The failure to focus on comorbidity in the treatment of chronic diseases
Several studies have shown that patients with 1 disease may be undertreated for other diseases (53, 54), and RA is no exception (55, 56). This may be partly the result of a confounding effect of age (57, 58); that is, elderly patients are less likely to be treated, and elderly patients are also more likely to have a comorbid condition. The effect is not universal, as a study in breast cancer survivors showed (59). Breast cancer survivors received better-quality noncancer preventive therapy than did non-cancer control patients (taken from a Medicare sample and matched for age, race, and geographic location). However, a pivotal study by Redelmeier et al (24) convincingly showed the negative effect of the presence of one disease on the treatment of other diseases.
Those authors studied all drug prescriptions for the 1.3 million residents of Ontario, Canada, who were over 65 years of age (universal health coverage; drugs free of charge) in 1995. Patients with 3 primary conditions (diabetes mellitus, emphysema, and psychotic syndromes) were classified through specific drug prescriptions and compared with the rest of the population without such prescriptions. For each condition, an unrelated condition was defined that also needed specific drug therapy. The null hypothesis was that having the primary condition would not influence the likelihood of receiving treatment for the unrelated condition. However, compared with the controls, patients with the condition were roughly half as likely to receive treatment for the unrelated condition. Thus, patients with diabetes mellitus were half as likely to receive estrogen replacement therapy than were patients without diabetes. Likewise, patients with emphysema were half as likely to receive lipid-lowering drugs, and patients with psychotic syndromes were half as likely to receive antiarthritic therapy (odds ratios ranged between 0.40 and 0.69).
Several reasons for this effect can be proposed. Patients may be more reluctant to accept additional therapy. Physicians are allotted no more time for patients with complicated conditions and may strive for simplicity of treatment in order to improve compliance and reduce the chances of unwanted side effects and drug interactions. Patients with reduced life expectancy may not benefit enough from preventive therapy to justify extra treatment, or this may be the treating physician's perception. Nevertheless, such undertreatment may have an important impact on prognosis. We propose that this could be an important mechanism to explain the increased mortality in RA.

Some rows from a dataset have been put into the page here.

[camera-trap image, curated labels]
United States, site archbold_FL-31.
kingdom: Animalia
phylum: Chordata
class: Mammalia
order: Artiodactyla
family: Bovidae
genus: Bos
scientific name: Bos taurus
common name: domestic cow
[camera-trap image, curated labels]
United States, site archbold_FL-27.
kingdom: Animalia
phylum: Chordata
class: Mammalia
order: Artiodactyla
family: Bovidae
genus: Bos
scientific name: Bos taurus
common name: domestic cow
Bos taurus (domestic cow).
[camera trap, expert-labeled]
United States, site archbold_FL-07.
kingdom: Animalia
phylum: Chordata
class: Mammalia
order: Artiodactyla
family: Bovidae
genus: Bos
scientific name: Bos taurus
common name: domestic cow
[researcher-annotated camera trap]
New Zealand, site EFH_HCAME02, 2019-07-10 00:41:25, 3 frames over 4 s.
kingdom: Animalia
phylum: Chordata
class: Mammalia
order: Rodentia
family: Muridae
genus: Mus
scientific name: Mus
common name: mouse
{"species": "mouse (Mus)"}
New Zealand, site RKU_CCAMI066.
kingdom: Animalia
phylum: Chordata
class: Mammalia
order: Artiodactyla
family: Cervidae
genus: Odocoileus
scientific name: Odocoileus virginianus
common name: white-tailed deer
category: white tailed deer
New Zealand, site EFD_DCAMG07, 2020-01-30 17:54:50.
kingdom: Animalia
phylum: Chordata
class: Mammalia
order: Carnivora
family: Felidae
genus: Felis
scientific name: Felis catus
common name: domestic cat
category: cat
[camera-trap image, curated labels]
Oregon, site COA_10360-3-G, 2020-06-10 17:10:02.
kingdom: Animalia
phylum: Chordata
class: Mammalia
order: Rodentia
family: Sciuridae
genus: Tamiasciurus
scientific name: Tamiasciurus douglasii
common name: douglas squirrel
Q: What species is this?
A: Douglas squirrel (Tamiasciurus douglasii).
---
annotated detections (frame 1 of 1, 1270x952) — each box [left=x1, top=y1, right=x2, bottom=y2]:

Treating RA patients early and aggressively has led to measurable improvements in morbidity rates and quality of life, but improvements in mortality rates are much less clear at this time. Interest in cardiovascular comorbidity in RA has increased dramatically in recent years. Better understanding of the interactions between systemic inflammation and blood/vessel wall pathophysiology is essential for guiding the intensity of RA treatment aimed at preventing cardiovascular disease. In the meantime, there is no excuse for ignoring existing guidelines. We propose that a more aggressive approach to state-of-the-art screening and treatment of this extremely prevalent comorbid condition and its well-known risk factors in the rheumatology clinic will lead to immediate improvements in mortality rates, which seem to have eluded us despite important advances in the management of RA.